WHAT TO PRODUCE: Where the records below have a line with "Muntiacus", that line is to be copied.

[MATERIALS PROVIDED — start]

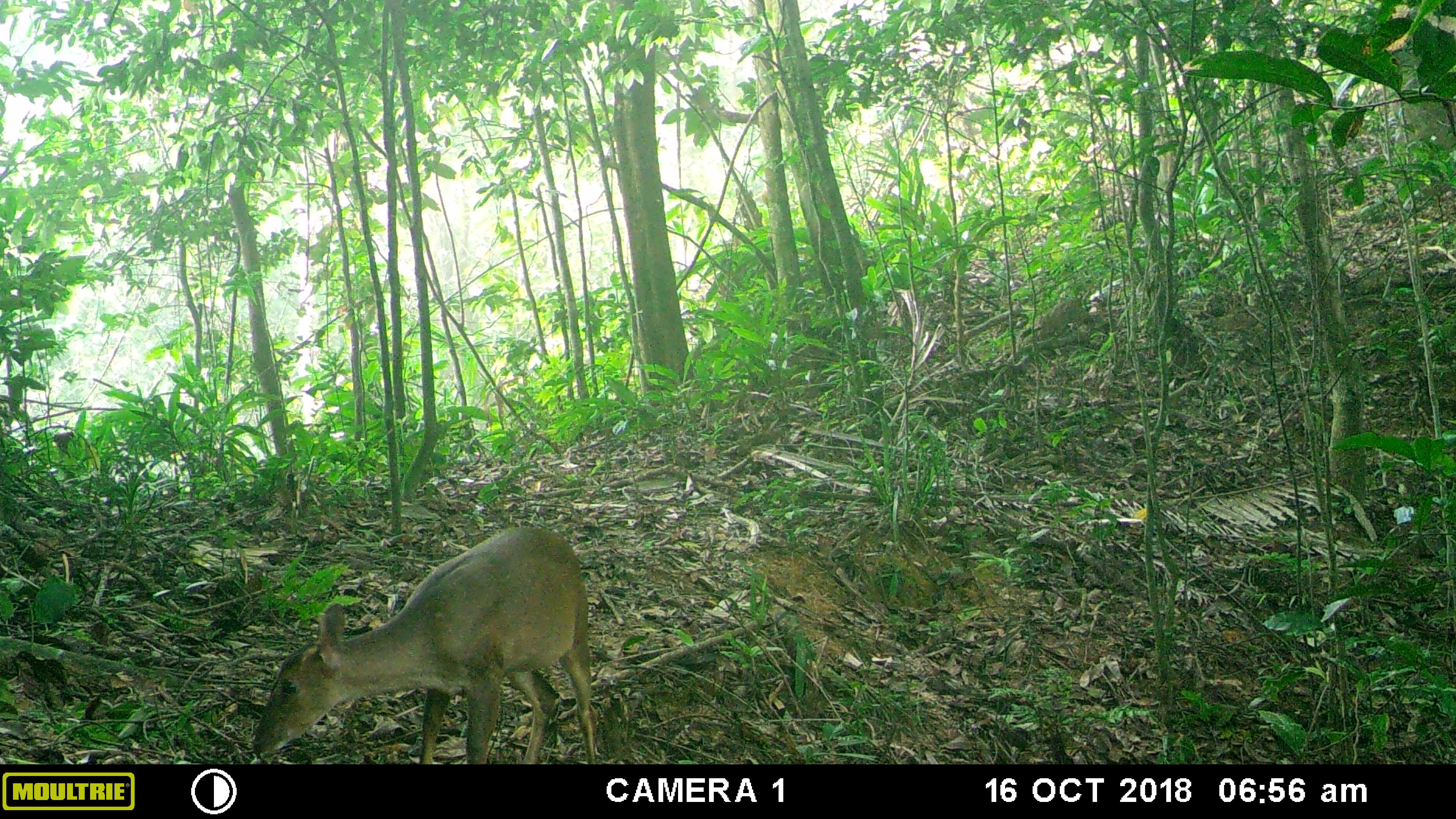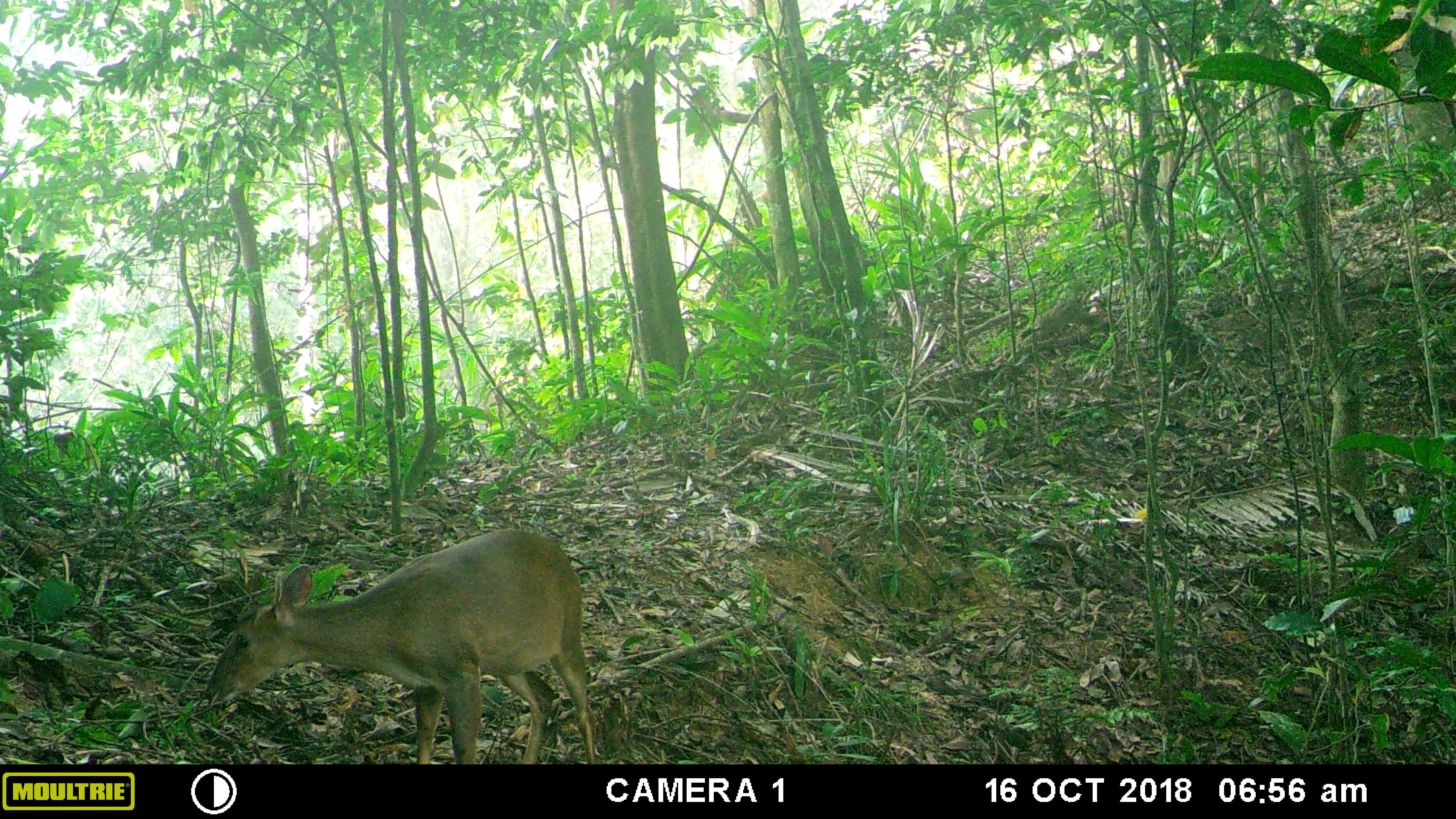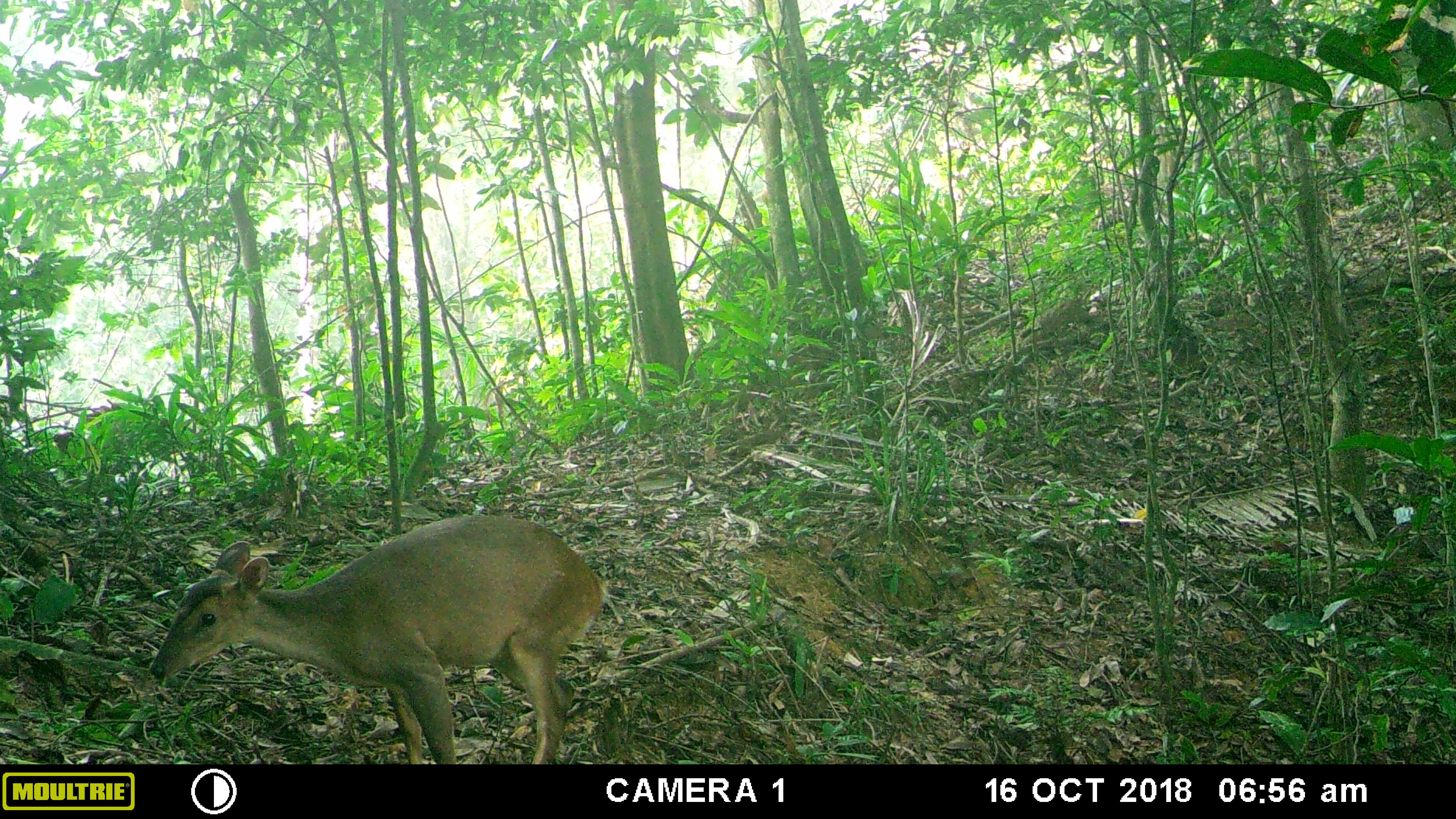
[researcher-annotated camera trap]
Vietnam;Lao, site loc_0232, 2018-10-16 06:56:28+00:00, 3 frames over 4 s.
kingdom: Animalia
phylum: Chordata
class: Mammalia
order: Artiodactyla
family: Cervidae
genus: Muntiacus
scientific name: Muntiacus vuquangensis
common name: large-antlered muntjac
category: large antlered muntjac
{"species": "large antlered muntjac (large-antlered muntjac) (Muntiacus vuquangensis)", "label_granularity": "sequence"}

[MATERIALS PROVIDED — finish]

RESULT BELOW:
genus: Muntiacus
scientific name: Muntiacus vuquangensis
{"species": "large antlered muntjac (large-antlered muntjac) (Muntiacus vuquangensis)", "label_granularity": "sequence"}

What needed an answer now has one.